Frank B S, Pollack M M
Pediatric Intensive Care Unit, Washoe Medical Center, Reno, NV.
West J Med. 1992 Aug;157(2):149-51.
Unbiased, objective evaluations of quality of care are preferred over subjective evaluations. We observed 681 admissions to a pediatric intensive care unit of a community hospital from 1989 through 1990 for outcomes and physiologic profiles of the patients on the admission day using the Pediatric Risk of Mortality score to assess severity of illness. Mortality adjusted for severity of illness was compared with that predicted from a pediatric intensive care unit of a tertiary medical center: 32.6 deaths were predicted based on the physiologic profiles, and 23 occurred.

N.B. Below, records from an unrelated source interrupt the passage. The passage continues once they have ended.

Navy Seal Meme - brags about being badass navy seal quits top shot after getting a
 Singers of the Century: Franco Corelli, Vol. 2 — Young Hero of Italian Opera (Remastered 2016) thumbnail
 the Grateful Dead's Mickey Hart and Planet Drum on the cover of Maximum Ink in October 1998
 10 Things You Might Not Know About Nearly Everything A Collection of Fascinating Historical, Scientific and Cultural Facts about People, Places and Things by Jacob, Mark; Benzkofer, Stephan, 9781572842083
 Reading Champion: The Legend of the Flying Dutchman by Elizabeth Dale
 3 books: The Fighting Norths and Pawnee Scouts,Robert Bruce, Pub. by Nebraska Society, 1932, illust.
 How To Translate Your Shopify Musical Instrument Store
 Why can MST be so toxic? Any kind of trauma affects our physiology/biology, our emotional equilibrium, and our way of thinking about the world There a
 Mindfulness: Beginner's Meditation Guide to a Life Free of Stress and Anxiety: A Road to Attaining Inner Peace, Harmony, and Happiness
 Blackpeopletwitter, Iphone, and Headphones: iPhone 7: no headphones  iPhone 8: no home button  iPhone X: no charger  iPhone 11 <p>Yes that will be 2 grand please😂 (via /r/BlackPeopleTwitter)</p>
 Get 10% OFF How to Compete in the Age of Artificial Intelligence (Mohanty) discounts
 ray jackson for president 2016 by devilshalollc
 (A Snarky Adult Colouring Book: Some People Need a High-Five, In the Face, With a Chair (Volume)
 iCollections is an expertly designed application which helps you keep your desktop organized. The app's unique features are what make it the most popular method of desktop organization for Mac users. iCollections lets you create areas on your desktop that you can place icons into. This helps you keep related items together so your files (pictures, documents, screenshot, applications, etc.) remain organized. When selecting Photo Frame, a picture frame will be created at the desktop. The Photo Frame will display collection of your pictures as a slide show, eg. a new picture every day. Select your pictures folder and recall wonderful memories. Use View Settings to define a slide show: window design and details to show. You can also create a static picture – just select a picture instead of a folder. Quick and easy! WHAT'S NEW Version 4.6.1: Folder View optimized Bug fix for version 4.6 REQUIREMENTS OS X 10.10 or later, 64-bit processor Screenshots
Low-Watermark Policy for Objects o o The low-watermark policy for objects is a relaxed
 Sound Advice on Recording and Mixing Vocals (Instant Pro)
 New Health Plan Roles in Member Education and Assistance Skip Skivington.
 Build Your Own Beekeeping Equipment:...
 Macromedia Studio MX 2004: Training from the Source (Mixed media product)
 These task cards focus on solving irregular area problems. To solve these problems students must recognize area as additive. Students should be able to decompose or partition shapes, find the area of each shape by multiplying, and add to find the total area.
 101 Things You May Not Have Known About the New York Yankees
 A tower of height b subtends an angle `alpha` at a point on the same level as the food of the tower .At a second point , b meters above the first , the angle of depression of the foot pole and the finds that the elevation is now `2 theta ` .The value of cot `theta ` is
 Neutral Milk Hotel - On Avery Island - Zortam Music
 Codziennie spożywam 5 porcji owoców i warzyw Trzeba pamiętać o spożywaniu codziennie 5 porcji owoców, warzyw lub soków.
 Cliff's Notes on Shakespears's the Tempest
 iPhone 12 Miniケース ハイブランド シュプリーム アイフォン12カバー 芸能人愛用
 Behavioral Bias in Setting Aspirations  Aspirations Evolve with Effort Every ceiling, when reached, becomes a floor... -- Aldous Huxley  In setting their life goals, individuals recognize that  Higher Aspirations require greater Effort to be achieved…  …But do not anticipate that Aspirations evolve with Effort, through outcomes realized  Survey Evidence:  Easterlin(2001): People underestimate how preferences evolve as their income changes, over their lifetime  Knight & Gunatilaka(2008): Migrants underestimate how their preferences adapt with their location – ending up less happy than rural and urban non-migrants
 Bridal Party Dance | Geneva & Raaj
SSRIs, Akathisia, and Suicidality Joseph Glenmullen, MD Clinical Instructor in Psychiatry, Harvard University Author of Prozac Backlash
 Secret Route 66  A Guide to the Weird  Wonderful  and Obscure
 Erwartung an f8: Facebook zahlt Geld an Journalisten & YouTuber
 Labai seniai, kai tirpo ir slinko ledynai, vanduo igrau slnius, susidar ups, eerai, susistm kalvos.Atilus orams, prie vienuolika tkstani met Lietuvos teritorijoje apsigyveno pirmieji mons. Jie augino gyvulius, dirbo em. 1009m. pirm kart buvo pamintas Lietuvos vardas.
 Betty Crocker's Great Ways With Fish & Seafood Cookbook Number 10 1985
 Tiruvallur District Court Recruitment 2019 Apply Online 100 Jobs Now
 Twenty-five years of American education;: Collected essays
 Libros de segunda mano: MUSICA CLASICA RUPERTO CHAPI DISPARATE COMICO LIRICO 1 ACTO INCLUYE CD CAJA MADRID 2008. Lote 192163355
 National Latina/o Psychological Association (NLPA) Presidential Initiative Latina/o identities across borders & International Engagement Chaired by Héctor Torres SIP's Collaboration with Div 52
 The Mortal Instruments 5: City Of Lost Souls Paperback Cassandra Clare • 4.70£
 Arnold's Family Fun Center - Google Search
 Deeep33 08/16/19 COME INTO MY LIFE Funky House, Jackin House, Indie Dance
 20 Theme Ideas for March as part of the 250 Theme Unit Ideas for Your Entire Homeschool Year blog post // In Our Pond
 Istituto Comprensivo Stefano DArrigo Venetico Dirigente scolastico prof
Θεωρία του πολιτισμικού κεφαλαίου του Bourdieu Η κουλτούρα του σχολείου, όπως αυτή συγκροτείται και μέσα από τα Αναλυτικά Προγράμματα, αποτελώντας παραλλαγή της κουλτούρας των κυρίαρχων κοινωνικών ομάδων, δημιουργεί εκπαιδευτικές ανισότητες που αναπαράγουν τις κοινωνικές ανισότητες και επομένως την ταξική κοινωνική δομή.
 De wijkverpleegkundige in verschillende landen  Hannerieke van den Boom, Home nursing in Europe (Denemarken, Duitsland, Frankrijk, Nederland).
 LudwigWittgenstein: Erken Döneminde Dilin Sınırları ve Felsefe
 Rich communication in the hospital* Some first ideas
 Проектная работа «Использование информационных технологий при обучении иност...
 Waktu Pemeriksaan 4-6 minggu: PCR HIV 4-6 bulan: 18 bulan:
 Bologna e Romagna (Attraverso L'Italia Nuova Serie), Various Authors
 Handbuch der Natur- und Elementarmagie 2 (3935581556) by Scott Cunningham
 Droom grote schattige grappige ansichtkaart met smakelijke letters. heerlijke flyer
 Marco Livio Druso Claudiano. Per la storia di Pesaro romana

The number of outcomes and their distribution according to mortality risk indicated close agreement between observed and predicted results. Thus, a quality-assurance technique developed in tertiary care centers can be used to indicate a comparable level of care in a community hospital.
对医疗质量进行无偏见、客观的评估优于主观评估。我们观察了1989年至1990年期间一家社区医院儿科重症监护病房的681例入院病例,利用儿科死亡风险评分评估疾病严重程度,记录患者入院当天的结局和生理特征。将根据疾病严重程度调整后的死亡率与三级医疗中心儿科重症监护病房预测的死亡率进行比较:根据生理特征预测有32.6例死亡,实际发生了23例。结局数量及其根据死亡风险的分布表明观察结果与预测结果高度一致。因此,在三级医疗中心开发的质量保证技术可用于表明社区医院的医疗水平相当。